Streamlined Offshore Voluntary Disclosure: When does it work?

Many people are looking for alternatives to the Offshore Voluntary Disclosure 27.5% (or 50%) penalty.  One more possible alternative. The Streamlined Offshore Voluntary Disclosure program. In this article, we will discuss what it is who qualifies and some of the risks.



What is the Streamlined offshore voluntary disclosure program?

The streamlined offshore voluntary disclosure program used to be strictly for taxpayers who are expatiates and have not filed tax returns to come into compliance with their worldwide reporting obligations. In 2014, that changed to now include domestic filers and also those who have to file tax returns.

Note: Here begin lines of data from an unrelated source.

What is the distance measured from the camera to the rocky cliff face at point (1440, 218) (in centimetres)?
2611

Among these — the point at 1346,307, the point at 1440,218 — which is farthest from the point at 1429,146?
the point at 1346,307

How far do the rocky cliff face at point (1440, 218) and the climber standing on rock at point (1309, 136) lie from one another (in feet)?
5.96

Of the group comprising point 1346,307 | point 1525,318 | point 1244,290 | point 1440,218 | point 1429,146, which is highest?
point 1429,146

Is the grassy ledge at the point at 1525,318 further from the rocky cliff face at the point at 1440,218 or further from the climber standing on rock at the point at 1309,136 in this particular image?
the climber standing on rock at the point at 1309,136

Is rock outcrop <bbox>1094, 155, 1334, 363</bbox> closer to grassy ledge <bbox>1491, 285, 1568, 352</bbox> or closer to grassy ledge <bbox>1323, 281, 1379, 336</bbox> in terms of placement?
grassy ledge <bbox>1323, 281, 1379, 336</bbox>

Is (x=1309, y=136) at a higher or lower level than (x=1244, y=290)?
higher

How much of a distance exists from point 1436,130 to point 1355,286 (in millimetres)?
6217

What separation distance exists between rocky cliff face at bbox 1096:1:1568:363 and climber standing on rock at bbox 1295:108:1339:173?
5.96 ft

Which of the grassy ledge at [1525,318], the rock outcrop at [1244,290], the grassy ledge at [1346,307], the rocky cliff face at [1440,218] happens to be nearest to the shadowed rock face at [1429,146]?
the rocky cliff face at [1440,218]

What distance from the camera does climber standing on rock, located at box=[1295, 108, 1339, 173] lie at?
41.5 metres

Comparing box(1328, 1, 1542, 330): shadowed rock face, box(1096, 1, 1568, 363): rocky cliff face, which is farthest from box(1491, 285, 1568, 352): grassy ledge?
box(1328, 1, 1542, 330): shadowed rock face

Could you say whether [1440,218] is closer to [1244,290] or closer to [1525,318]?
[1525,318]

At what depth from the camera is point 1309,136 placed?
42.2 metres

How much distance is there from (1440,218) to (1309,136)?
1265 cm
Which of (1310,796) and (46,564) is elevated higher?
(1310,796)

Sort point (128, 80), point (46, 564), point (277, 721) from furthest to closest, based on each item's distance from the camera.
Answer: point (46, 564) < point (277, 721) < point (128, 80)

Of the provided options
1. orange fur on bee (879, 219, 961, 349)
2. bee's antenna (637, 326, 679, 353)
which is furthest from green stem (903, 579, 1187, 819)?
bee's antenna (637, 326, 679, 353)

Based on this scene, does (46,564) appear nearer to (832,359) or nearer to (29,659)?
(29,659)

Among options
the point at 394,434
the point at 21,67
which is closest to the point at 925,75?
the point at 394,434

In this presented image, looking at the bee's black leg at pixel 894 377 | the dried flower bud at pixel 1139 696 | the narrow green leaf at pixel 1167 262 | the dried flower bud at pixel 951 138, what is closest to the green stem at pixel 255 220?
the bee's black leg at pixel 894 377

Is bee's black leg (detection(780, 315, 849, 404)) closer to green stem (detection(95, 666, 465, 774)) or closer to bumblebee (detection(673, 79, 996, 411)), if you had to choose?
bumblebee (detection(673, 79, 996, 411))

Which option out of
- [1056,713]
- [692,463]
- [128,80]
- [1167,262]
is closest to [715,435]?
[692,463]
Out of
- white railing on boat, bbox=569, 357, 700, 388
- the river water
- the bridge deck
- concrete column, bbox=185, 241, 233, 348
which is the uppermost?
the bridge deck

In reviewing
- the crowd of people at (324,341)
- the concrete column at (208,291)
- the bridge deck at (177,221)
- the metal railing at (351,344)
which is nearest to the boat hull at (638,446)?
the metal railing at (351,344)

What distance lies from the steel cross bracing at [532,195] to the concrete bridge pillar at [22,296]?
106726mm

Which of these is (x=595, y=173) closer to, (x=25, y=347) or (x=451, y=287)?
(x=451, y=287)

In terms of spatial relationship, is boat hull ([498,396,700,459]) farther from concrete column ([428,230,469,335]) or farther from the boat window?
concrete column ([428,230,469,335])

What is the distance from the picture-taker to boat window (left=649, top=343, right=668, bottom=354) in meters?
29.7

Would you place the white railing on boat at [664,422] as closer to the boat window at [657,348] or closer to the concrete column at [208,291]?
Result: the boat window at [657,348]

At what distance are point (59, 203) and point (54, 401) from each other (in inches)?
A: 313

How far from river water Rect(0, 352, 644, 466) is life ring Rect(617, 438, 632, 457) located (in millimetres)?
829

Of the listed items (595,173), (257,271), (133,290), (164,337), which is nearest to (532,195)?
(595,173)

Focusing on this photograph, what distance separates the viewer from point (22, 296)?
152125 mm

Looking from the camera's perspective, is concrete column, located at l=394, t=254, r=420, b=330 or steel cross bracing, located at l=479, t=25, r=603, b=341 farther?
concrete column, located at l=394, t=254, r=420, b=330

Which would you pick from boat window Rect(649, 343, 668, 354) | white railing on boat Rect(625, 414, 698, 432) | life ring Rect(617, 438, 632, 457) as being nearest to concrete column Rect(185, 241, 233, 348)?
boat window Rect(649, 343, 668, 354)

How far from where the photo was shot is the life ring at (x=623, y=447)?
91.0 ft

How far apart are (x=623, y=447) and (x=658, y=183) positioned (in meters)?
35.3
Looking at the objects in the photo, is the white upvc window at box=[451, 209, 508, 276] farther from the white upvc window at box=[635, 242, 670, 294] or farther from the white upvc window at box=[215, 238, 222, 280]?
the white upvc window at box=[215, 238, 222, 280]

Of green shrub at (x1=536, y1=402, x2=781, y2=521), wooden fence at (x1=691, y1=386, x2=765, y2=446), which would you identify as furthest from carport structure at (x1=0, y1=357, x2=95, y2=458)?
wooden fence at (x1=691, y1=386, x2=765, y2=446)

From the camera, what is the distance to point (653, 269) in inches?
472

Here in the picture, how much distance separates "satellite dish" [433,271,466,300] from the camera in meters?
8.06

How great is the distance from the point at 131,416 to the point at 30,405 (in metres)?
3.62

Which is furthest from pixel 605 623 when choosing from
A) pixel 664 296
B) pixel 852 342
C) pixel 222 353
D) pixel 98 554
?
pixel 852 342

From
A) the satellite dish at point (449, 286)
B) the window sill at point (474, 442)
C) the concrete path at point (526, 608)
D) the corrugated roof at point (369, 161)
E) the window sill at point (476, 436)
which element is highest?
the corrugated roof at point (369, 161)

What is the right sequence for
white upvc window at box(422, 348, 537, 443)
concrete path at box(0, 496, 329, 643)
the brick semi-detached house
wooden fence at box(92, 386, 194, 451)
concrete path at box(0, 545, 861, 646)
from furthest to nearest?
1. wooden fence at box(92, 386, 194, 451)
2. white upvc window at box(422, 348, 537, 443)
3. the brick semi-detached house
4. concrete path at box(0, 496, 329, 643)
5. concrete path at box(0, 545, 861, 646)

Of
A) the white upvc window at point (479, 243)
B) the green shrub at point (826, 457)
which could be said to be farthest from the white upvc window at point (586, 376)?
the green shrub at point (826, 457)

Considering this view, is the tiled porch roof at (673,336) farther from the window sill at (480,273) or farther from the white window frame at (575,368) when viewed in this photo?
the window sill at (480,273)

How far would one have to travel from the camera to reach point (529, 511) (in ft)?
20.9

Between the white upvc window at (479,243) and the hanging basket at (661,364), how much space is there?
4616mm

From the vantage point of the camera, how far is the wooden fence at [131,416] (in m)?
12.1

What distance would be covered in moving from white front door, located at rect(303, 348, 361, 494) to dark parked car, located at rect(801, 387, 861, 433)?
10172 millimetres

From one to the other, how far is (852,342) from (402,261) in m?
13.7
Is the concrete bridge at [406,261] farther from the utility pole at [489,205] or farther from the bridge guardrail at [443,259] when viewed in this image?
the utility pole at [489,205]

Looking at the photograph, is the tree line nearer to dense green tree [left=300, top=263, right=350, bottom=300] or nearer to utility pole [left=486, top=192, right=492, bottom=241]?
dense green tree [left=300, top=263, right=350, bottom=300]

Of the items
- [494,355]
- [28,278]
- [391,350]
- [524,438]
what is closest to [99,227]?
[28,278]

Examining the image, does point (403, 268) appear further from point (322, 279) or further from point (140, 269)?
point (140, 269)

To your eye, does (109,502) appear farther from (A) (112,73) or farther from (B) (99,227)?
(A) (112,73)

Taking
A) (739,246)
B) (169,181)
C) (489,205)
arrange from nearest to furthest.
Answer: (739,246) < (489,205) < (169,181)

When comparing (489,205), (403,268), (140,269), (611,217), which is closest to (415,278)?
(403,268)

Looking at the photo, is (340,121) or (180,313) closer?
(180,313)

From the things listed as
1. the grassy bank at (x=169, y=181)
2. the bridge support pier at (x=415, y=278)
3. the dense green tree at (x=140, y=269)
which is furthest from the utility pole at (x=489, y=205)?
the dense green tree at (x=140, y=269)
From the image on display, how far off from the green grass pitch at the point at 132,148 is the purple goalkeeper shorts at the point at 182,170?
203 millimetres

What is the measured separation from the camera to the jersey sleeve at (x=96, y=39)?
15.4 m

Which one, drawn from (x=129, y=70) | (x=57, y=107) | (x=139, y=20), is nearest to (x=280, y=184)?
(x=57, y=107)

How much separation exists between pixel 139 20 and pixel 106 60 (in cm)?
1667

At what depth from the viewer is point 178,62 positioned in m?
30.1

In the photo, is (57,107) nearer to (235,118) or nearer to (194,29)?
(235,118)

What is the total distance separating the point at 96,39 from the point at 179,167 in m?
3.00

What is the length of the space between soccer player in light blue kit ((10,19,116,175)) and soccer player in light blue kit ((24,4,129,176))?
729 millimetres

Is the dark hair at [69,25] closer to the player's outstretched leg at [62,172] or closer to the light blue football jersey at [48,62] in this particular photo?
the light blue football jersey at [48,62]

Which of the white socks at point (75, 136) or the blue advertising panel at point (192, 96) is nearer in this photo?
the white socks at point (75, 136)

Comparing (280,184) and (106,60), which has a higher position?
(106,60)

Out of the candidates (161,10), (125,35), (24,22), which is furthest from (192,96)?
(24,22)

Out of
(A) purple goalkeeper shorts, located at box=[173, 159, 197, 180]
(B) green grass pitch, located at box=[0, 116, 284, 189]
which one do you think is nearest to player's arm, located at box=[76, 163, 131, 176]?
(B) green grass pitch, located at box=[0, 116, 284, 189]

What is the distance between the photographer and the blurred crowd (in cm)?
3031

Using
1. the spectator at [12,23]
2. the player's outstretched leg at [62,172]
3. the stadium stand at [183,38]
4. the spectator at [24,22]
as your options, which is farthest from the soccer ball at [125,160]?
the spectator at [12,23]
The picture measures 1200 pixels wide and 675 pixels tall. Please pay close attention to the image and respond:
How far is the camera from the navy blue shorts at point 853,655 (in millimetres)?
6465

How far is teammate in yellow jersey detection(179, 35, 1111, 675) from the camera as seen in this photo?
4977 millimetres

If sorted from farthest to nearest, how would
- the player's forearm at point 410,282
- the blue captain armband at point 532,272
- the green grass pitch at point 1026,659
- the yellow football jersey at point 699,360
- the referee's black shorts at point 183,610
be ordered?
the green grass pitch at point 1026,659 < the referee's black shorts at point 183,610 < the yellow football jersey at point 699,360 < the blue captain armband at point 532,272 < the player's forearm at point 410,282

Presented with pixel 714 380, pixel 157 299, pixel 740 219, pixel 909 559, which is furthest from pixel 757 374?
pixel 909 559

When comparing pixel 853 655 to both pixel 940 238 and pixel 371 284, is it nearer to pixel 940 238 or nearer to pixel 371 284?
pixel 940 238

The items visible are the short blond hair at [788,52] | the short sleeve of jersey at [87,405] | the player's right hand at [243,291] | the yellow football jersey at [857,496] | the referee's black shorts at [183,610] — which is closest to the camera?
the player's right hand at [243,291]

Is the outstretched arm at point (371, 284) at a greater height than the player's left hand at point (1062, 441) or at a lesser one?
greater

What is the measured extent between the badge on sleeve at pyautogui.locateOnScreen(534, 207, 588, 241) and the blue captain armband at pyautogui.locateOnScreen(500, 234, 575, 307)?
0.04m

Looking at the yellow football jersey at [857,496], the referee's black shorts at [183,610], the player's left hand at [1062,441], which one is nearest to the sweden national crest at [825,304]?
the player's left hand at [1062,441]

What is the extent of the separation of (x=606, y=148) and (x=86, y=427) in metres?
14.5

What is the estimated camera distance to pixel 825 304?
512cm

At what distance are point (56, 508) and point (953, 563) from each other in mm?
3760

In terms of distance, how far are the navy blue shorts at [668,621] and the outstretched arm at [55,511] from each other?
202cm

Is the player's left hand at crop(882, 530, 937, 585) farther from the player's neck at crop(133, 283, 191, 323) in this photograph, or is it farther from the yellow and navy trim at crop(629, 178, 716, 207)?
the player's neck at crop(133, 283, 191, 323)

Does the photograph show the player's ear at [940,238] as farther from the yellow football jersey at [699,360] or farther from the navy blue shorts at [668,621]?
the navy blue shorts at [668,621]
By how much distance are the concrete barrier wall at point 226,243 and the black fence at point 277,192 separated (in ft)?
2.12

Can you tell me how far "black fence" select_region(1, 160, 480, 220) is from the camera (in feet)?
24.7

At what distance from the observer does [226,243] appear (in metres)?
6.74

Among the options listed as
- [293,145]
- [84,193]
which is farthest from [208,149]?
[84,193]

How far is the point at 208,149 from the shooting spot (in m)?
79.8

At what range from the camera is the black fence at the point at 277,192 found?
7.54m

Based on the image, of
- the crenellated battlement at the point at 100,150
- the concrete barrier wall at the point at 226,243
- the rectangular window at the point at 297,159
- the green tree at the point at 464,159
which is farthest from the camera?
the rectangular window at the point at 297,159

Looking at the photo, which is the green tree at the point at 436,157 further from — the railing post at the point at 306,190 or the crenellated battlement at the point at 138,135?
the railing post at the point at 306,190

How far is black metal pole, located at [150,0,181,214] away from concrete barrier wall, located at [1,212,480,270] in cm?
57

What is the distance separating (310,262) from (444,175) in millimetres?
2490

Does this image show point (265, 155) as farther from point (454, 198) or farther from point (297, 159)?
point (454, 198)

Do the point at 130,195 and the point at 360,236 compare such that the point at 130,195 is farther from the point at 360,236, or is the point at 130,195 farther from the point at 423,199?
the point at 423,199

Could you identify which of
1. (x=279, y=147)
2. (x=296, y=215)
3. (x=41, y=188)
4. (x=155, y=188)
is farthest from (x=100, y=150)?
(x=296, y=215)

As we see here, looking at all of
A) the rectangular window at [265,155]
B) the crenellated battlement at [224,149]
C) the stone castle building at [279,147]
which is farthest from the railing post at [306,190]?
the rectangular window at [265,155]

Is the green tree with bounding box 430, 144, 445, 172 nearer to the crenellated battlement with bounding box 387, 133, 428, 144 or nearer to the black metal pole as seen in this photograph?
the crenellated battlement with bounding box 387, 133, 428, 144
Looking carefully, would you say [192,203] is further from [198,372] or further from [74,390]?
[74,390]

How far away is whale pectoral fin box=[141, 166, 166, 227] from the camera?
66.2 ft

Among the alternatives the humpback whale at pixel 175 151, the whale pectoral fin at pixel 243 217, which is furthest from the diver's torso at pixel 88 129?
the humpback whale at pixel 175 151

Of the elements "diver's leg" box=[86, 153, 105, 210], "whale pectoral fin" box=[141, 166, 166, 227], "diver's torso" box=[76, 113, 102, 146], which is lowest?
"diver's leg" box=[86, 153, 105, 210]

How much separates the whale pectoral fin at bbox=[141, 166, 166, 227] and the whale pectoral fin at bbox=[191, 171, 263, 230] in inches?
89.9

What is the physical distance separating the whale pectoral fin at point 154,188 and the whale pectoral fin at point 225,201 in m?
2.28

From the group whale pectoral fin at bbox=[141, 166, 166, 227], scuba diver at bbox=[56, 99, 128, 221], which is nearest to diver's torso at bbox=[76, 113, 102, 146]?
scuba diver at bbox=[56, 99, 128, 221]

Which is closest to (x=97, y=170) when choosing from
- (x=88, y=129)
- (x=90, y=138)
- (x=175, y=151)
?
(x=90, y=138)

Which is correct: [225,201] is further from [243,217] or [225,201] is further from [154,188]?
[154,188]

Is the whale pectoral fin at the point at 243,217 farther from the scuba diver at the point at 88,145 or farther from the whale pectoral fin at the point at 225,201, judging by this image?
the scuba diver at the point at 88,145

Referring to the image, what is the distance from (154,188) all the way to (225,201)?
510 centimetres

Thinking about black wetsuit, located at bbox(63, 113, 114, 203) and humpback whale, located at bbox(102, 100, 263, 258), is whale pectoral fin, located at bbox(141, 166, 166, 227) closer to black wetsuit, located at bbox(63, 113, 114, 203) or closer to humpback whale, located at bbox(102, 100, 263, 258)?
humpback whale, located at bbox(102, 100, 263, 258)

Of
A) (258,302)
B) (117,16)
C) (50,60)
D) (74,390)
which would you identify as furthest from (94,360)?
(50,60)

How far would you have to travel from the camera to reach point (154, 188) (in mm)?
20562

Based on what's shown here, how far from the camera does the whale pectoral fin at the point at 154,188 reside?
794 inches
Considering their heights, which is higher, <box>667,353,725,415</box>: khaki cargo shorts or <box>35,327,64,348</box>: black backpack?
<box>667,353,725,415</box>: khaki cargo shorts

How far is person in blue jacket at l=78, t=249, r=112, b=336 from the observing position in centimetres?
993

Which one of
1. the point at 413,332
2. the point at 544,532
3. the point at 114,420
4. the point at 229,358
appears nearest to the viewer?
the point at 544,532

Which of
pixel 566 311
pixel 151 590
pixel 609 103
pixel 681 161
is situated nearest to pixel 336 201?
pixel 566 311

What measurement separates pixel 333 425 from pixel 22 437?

The program is less intensive than the standard offshore voluntary disclosure program, both in processes and potential penalties. In particular there is no offshore penalty that will be assessed in-lieu-of FBAR penalties for those living overseas, a 5% penalty for those who live in the US. Other keys benefits: only three years of tax returns need to be prepared and only six FBARs (or other informational returns, if required) need to be filed.


What happens if you file a streamlined offshore voluntary disclosure and you don't qualify?

The IRS claims that your returns will be audited. Now, while the official guidance from the IRS states that this audit will be treated the same as an opt-out audit, it is difficult to see that policy being enforced. The reason why is during an opt-out of the standard offshore voluntary disclosure program, there is no threat, no leverage the IRS has of bringing criminal charges. However remote, during an audit of a streamlined disclosure there is a threat of criminal charges – and this leverage may result in the taxpayer in agreeing to devastating FBAR penalties.